> [Extrait cité]
==========

A Hollywood, Roland Emmerich est un peu au cinéma catastrophe ce que Michael Bay est au cinéma d'action, depuis son intronisation comme chef de file du cinéma cataclysmique après Independence Day et Godzilla. Le réalisateur allemand enfonce le clou ce 26 mai avec Le Jour d'après, qui voit la planète confrontée à un terrible dérèglement climatique. Un nouveau film-catastrophe qui marque néanmoins un changement de traitement notable chez le cinéaste, plus subversif qu'à l'habitude. Rencontre avec un Roland Emmerich qui n'a pas sa langue dans sa poche.
Comment est né le projet "Le Jour d'après" ? Pourquoi évoquer un dérèglement climatique ?
Roland Emmerich : L'idée m'est venue il y a plusieurs années de cela, en lisant The Coming of the Global Superstorm, un ouvrage sur le dérèglement climatique et les dangers de l'effet de serre pour l'environnement. Ca m'a tout de suite captivé. Cela offrait d'énormes possibilités cinématographiques, même si le livre n'était pas du tout une fiction. Ce livre portait en lui le message de mon film, un message effrayant quand vous y pensez : le fait qu'un jour ou l'autre, le climat peut changer de manière dramatique par notre faute et que cela va affecter la vie de chacun. Donc, c'est à nous de faire en sorte que le climat actuel perdure pour ne pas subir les conséquences d'un dérèglement climatique. Le film, qui est en premier lieu un divertissement à grand spectacle, est donc aussi un message visant à sensibiliser les gens sur le danger qui nous guette si nous ne prenons pas soin de notre planète. C'est vital, c'est urgentissime. Aux Etats-Unis, je pense que la population, ou en tout cas le gouvernement, pense que la menace globale au niveau de l'environnement n'existe pas. Ils ont tellement tort, tout cela est prouvé scientifiquement ! C'est grave...
On sent assez clairement dans le film une critique du gouvernement Bush sur sa manière de traiter le problème écologique...
C'est évident ! L'administration Bush se moque du problème de l'environnement. Il était très clair pour moi, depuis le début, qu'en racontant cette histoire, je devais être très subversif et politiser mon discours. Le studio allait-il accepter mon point de vue ? Je m'en fichais un peu. Nous avons acquis les droits du livre, nous avons beaucoup travaillé sur le scénario, nous avons mis beaucoup de nous-même dans le projet afin qu'il puisse exister, donc pour nous c'était un peu la politique du "Prenez-le ou laissez-le !". Chose qui m'a un peu étonné : la Fox a accepté sans rechigner ce projet, a été un partenaire de premier choix. Cela dit, je suis tout de même impatient de voir comment vont réagir les Américains à la sortie du film... (rires) D'autant que, contrairement à la majeure partie des films-catastrophes, celui-ci délivre beaucoup d'action dans sa première demi-heure pour se poursuivre ensuite sur un ryhtme beauccoup plus lent...

==========

> [Tâches à réaliser]
1) Dans l'entretien avec Roland Emmerich, quel ouvrage lui a donné l'idée du film Le Jour d'après ?
2) Traduisez en anglais la phrase suivante de l'entretien avec Roland Emmerich : « L'administration Bush se moque du problème de l'environnement. »
3) Donnez la suite de l'entretien avec Roland Emmerich à partir de sa dernière phrase.

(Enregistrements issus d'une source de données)
==========

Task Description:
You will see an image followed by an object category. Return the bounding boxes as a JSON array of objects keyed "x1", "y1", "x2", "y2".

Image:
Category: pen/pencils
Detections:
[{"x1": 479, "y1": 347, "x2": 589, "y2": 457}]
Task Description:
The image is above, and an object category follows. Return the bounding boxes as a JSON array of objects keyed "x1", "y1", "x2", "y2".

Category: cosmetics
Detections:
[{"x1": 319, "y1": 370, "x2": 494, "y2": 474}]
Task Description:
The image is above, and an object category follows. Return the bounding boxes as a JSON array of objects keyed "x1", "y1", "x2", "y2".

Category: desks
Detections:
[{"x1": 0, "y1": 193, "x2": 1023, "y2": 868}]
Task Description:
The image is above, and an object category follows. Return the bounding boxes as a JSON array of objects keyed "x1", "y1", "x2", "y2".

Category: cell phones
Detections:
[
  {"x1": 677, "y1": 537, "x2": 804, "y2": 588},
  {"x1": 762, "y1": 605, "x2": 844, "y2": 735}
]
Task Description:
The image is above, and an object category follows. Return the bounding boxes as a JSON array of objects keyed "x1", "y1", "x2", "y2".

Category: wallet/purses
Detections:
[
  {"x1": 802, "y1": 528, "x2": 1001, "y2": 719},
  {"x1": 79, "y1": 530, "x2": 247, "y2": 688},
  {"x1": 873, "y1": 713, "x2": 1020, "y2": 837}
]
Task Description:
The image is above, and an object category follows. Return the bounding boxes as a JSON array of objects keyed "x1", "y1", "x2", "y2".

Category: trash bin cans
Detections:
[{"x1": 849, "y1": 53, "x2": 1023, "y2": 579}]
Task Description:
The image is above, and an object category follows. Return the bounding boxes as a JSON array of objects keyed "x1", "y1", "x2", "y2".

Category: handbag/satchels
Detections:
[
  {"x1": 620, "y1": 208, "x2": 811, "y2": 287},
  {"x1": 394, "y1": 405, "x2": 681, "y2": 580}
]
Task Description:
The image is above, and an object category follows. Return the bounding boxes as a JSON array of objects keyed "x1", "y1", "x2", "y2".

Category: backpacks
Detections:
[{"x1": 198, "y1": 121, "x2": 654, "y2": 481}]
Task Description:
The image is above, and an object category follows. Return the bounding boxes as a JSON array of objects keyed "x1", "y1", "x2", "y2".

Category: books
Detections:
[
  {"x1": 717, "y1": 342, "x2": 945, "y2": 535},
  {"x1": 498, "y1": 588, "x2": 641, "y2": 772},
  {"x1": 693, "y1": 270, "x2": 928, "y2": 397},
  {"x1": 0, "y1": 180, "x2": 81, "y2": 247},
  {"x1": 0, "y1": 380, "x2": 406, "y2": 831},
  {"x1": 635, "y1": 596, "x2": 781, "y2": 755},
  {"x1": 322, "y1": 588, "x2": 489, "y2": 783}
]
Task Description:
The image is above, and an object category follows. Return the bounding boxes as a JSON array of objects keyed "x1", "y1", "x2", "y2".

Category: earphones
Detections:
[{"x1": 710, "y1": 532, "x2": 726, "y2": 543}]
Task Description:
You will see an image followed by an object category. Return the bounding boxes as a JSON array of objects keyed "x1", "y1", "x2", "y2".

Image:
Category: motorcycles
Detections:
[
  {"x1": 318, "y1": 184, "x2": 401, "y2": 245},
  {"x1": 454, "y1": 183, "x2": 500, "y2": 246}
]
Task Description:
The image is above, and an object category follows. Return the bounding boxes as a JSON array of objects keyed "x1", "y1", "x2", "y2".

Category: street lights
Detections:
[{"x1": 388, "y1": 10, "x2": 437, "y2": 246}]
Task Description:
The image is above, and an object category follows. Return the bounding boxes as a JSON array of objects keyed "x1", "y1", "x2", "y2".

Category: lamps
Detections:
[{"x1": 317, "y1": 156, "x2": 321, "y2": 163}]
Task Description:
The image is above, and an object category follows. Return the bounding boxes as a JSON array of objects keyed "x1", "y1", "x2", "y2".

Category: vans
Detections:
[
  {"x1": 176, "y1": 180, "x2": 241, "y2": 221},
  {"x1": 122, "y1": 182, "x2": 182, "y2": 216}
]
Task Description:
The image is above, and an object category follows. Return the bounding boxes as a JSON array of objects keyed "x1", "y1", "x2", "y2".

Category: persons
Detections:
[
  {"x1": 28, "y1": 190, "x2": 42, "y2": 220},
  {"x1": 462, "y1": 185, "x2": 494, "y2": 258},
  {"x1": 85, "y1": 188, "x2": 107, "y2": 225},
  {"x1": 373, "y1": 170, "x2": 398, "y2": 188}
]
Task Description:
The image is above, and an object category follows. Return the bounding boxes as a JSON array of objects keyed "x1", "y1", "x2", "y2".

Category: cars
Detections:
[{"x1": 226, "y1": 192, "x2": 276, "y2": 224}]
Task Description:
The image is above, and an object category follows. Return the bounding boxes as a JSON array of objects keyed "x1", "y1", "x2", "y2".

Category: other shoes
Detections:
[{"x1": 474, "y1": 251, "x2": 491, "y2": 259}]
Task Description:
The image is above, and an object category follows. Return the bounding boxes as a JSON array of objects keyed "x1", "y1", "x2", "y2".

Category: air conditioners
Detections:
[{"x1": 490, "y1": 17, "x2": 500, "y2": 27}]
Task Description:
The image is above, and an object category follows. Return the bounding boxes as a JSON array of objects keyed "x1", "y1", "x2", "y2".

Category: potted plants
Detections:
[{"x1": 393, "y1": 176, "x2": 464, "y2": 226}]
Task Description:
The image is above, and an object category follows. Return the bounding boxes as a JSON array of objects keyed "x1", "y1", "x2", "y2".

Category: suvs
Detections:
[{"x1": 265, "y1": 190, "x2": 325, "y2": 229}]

==========

> [Ensemble des réponses]
1) The Coming of the Global Superstorm

2) The Bush administration doesn't care about the environmental problem.

3)
Si on devait vous définir, on vous surnommerait "Monsieur-catastrophe" ! Vous vous êtes spécialisé dans un genre de film bien particulier. Etes-vous friand de la politique du "toujours plus fort" ?
C'est comme ça qu'on me voit en Europe ? (rires) En fait, je n'ai pas toujours fait des films-catastrophes et je ne suis pas un fan absolu de la surenchère. Je n'ai véritablement commencé à réaliser ce genre de longs métrages qu'avec Independence Day puis Godzilla. J'y ai pris beaucoup de plaisir. Mais depuis un moment, je n'avais plus envie de recommencer à détruire le monde, plus envie de refaire un film de ce type. Il a fallu que je lise ce fameux livre pour m'y remettre, car cette histoire me donnait l'occasion de "dire" quelque chose. Quand on fait un film pour une sortie estivale, il doit y avoir des personnages animés, beaucoup d'action ou je ne sais quoi encore, en tout cas il faut que le spectateur s'évade. Avec Le Jour d'après, j'avais l'occasion de faire un film extrêmement spectaculaire au niveau visuel mais qui ait aussi un fond, c'est ce qui m'a intéressé. Donc, on ne peut pas vraiment dire que j'ai fait un "nouveau" film-catastrophe, même si c'en est un quand même... (sourire)
Vous refusez donc d'être catalogué dans un genre ?
Je m'en fiche, en fait ! (rires) Très sincèrement, sans langue de bois, la seule chose qui m'attire, c'est l'histoire. Et je ne ferai un film QUE si l'histoire me plaît ! Si ça ne m'intéresse pas, je ne le fais pas. Je me fiche de toutes les offres que je reçois sur mon bureau, où l'on me propose des films qui "collent" à mon style. Je n'ai pas envie d'être catalogué, oui c'est vrai, d'être manipulé, dirigé par autrui. Je veux faire ce qui me plais et ce qui me plais, c'est de tenter plein de choses différentes, et pas seulement des films-catastrophes ! La Fox me relance par exemple contamment pour faire un Independence 2. Je ne sais pas quoi leur dire, moi ! (rires) C'est la même chose, encore et encore !
"Le Jour d'après" est donc différent des films-catastrophes habituels. Que diriez-vous aux spectateurs français pour les convaincre d'aller le voir en salles ?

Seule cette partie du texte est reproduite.